In [5]: from bs4 import BeautifulSoup

In [6]: soup = BeautifulSoup(response.text, 'lxml')

In [7]: soup.find('h1', attrs={"class": 'ph'})
Out[7]: <h1 class="ph">小程序挖坑之路 </h1>

Request

scrapy.FormRequest

可发送post请求，指定表单数据

Start_requests

如需要在爬虫开始时发送post 请求，应该重写'start_requests'方法，在这个方法中，发送post请求

example

cmd

$ scrapy startproject renren_login
$ cd renren_login/
$ scrapy genspider renren 'renren.com'

renren.py

# -*- coding: utf-8 -*-
import scrapy


class RenrenSpider(scrapy.Spider):
    name = 'renren'
    allowed_domains = ['renren.com']
    start_urls = ['http://renren.com/']

    def start_requests(self):
        """模拟登录"""
        url = 'http://www.renren.com/PLogin.do'
        data = {'email': '970138074@qq.com', 'password': 'pythonspider'}
        request = scrapy.FormRequest(url, formdata=data, callback=self.parse_page)
        yield request

    def parse_page(self, response):
        '''查看登录后，某人的主页'''
        request = scrapy.Request(url='http://www.renren.com/880151247/profile', callback=self.parse_profile)
        yield request

    def parse_profile(self, response):
        """获取个人主页内容"""
        with open('dp.html', 'w', encoding='utf-8') as fp:
            fp.write(response.text)

start.py

#encoding: utf-8

from scrapy import cmdline

cmdline.execute("scrapy crawl renren".split())

setting.py

ROBOTSTXT_OBEY = False
DOWNLOAD_DELAY = 1
DEFAULT_REQUEST_HEADERS = {
    'accept': '*/*',
    'accept-encoding': 'gzip, deflate, br',
    'accept-language': 'en-US,en;q=0.9,zh-CN;q=0.8,zh;q=0.7,zh-TW;q=0.6',
    'user-agent': 'Mozilla/5.0 (Macintosh; Intel Mac OS X 10_13_6) AppleWebKit/537.36 (KHTML, like Gecko) Chrome/69.0.3497.100 Safari/537.36'
}

douban.com

cmd

$ scrapy startproject douban_login
$ cd douban_login/
$ scrapy genspider douban 'douban.com'

douban.py

# -*- coding: utf-8 -*-
import scrapy
from urllib import request
from PIL import Image


class DoubanSpider(scrapy.Spider):
    name = 'douban'
    allowed_domains = ['douban.com']
    start_urls = ['https://accounts.douban.com/login']
    login_url = 'https://accounts.douban.com/login'
    profile_url = 'https://www.douban.com/people/50290734/'
    editsignature_url = 'https://www.douban.com/j/people/50290734/edit_signature'

    def parse(self, response):
        formdata = {
            'source': 'None',
            'redir': 'https://www.douban.com',
            'form_email': ' ',
            'form_password': ' ',
            'remember': 'on',
            'login': '登录'
        }
        captcha_url = response.css('img#captcha_image::attr(src)').get()
        if captcha_url:
            captcha = self.recognize_captcha(captcha_url)
            formdata['captcha-solution'] = captcha
            captcha_id = response.xpath("//input[@name='captcha-id']/@value").get()
            formdata['captcha-id'] = captcha_id

        yield scrapy.FormRequest(url=self.login_url, formdata=formdata, callback=self.parse_after_login)

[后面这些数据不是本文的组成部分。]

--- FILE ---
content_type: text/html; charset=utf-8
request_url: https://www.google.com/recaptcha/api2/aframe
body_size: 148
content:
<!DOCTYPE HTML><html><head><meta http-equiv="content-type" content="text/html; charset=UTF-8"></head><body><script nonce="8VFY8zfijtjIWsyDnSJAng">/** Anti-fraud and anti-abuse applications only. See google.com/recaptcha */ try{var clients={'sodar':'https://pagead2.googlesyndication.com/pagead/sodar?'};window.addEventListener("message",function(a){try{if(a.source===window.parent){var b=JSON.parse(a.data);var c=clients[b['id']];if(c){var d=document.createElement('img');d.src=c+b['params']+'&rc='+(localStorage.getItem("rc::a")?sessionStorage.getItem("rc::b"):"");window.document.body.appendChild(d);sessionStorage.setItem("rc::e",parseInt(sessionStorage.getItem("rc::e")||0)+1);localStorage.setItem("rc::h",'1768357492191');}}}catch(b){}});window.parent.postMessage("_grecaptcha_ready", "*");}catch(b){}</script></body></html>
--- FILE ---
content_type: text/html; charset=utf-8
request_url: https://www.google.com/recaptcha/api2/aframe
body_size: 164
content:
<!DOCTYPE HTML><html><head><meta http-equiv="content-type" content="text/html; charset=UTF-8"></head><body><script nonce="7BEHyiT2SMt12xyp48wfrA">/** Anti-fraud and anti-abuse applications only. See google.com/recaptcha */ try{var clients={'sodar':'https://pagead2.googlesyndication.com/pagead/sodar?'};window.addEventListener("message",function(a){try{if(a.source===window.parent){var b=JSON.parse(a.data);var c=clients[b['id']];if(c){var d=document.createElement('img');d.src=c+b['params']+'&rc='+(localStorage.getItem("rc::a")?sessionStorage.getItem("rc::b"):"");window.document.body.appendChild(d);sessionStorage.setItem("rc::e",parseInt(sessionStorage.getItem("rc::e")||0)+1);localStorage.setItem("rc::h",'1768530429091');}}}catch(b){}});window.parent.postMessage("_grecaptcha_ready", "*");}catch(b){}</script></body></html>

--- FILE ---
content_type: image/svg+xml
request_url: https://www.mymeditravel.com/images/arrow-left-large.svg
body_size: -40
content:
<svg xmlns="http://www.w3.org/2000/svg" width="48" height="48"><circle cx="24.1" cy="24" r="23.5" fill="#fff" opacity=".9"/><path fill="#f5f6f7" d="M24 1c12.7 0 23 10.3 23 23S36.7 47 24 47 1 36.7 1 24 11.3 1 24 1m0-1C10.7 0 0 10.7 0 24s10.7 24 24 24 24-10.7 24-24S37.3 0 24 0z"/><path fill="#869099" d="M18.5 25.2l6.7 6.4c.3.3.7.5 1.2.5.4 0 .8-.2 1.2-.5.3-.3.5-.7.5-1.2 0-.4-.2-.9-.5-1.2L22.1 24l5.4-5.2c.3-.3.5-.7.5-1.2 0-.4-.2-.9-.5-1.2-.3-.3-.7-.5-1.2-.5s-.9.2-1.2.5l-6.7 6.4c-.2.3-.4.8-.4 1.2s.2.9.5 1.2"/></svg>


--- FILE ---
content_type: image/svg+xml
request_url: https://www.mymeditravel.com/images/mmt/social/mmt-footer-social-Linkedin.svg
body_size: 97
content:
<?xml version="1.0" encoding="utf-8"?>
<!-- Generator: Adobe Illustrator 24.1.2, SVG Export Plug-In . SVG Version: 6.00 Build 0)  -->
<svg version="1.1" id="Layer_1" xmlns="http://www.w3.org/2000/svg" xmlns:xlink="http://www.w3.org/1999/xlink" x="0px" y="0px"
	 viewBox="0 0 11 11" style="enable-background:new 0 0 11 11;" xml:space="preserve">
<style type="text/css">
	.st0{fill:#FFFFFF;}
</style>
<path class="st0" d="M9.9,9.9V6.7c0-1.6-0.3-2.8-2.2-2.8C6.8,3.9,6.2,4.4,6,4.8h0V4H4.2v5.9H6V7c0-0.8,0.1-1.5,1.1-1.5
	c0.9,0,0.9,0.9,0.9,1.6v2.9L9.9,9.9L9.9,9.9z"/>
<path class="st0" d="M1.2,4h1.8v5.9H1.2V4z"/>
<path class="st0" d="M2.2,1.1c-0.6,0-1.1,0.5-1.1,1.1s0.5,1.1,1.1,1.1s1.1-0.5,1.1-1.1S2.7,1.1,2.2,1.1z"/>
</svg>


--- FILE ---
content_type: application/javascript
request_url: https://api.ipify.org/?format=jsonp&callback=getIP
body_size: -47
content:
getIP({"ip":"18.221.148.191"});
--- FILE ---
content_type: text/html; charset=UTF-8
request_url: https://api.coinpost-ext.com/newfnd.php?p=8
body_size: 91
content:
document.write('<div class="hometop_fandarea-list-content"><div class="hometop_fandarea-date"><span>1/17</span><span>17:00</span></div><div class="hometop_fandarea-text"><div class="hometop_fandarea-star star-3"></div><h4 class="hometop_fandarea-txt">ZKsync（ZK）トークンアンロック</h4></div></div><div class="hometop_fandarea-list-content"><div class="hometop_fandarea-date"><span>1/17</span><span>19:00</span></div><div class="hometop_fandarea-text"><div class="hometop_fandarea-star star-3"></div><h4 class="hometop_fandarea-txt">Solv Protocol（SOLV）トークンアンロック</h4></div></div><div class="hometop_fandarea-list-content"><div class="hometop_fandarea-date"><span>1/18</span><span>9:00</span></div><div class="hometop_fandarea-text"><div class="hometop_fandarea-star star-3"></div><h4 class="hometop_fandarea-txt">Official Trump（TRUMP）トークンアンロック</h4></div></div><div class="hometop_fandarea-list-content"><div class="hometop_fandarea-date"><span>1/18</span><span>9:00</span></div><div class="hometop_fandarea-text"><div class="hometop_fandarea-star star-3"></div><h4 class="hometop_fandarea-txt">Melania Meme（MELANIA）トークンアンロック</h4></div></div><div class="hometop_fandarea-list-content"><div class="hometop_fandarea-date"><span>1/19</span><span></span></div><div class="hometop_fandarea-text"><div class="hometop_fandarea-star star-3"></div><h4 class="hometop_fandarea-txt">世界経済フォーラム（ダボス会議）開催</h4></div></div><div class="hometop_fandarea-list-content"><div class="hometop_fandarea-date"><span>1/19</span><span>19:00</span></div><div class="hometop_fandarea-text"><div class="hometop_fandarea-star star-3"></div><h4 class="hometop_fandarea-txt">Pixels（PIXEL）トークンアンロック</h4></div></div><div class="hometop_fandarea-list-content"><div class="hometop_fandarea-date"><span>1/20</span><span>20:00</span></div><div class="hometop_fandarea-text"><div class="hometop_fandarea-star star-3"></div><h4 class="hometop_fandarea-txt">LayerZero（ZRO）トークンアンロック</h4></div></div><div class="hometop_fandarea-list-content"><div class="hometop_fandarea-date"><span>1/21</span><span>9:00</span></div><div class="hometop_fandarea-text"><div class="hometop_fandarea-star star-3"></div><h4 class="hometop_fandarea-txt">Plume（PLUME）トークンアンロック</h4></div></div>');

    def parse_after_login(self, response):
        if response.url == 'https://www.douban.com':
            yield scrapy.Request(self.profile_url, callback=self.parse_profile)
            print('Login successful')
        else:
            print("Login Failed")

    def parse_profile(self, response):
        if response.url == self.profile_url:
            ck = response.xpath("//input[@name='ck']/@value").get()
            formdata = {
                'ck': ck,
                'signature': 'This is python signature.'
            }
            yield scrapy.FormRequest(self.editsignature_url, formdata=formdata, callback=self.parse_none)
        else:
            print('Profile signature unsuccessful')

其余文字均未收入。